Aim of the exercise: Continue the passage on game data compression and CPU-bound loading from SSDs, starting after its final sentence.

*** Selected text Section Begins ***

Often, developer makes choice that's most fitting old HDD. That's to get maximum compression ratio regardless of decompression cost on CPU as HDD reads usually 80~120MB/s.
But then this heavy compression hits CPU wall with SSD and it can't pull from HDD more than 200~250MB/s. Change compression and you suddenly can read 1000~1500MB/s from NVMe per CPU core (with one thread). Run it with SMT and get maybe to 2GB/s.
Is it an problem to sacrifice entire core when game is loading? (Thread that loads data from SSD with inefficient compression uses entire core anyway as it becomes limiting factor.) Or maybe two cores to get higher throughput? It depends if you really can(need) use all 8C/16T, your gaming PC has available, for rendering while game actually load data from storage. Answer to this is no. Games are at edge where 4C/8T is not OK (can't maximize fps under all usual gaming scenarios). Sometimes 6C/6T shows reduced performance too. But 6C/12T is OK.

*** Selected text Section Ends ***
*** Supplied information Section Begins ***

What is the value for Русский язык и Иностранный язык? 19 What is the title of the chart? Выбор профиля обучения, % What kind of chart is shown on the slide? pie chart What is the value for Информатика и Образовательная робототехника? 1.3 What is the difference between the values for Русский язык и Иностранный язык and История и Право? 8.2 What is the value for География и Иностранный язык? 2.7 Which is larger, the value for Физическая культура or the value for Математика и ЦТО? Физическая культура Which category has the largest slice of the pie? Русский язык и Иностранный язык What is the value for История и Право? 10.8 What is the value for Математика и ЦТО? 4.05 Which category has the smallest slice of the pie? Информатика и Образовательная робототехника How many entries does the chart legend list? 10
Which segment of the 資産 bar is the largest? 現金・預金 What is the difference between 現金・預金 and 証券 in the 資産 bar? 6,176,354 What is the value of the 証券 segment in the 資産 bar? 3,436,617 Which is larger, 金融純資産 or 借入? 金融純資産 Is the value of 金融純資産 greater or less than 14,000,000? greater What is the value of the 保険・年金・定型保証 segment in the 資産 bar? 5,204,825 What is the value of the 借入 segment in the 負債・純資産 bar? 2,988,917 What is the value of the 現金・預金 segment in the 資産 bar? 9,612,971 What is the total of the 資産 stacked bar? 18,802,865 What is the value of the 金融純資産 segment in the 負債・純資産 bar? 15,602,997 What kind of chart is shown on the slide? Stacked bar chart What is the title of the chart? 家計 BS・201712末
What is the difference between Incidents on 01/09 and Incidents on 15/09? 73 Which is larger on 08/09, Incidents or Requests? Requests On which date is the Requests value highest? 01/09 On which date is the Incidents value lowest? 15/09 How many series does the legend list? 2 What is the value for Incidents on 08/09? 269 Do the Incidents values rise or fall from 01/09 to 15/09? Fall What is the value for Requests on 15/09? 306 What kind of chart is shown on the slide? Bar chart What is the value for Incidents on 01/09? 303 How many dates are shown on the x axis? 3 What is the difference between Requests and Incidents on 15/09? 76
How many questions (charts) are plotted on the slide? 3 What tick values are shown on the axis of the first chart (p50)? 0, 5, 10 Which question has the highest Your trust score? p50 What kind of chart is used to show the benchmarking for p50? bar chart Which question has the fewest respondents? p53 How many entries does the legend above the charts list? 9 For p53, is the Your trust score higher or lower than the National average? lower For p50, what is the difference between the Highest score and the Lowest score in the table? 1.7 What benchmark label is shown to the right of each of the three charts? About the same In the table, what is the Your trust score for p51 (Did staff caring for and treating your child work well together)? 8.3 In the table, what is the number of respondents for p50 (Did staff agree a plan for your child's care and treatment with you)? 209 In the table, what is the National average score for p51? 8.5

*** Supplied information Section Ends ***

Task result:
And that summarizes current issue. Game engines often look backwards to support HDD. If they used tooling adequate for SSDs, then NVMe-s would already provide considerable boost too. If games were not dumb coded, but were bit more CPU aware, then many more workloads would have been spread across more cores.
Stupid java had parallelism built in for loops long time ago. Engine Developer should just ask simple question: "Is this CPU heavy loop self iterative or can it be parallelized?" And this applies to any processing.
Maybe I misunderstand you but game loading can not solved by game code optimization alone, check this from 8:11
These are old XBOX games coded for the current generation that uses a slow controller and HDD, the hardware and OS is what archives those loading speeds, not the game code.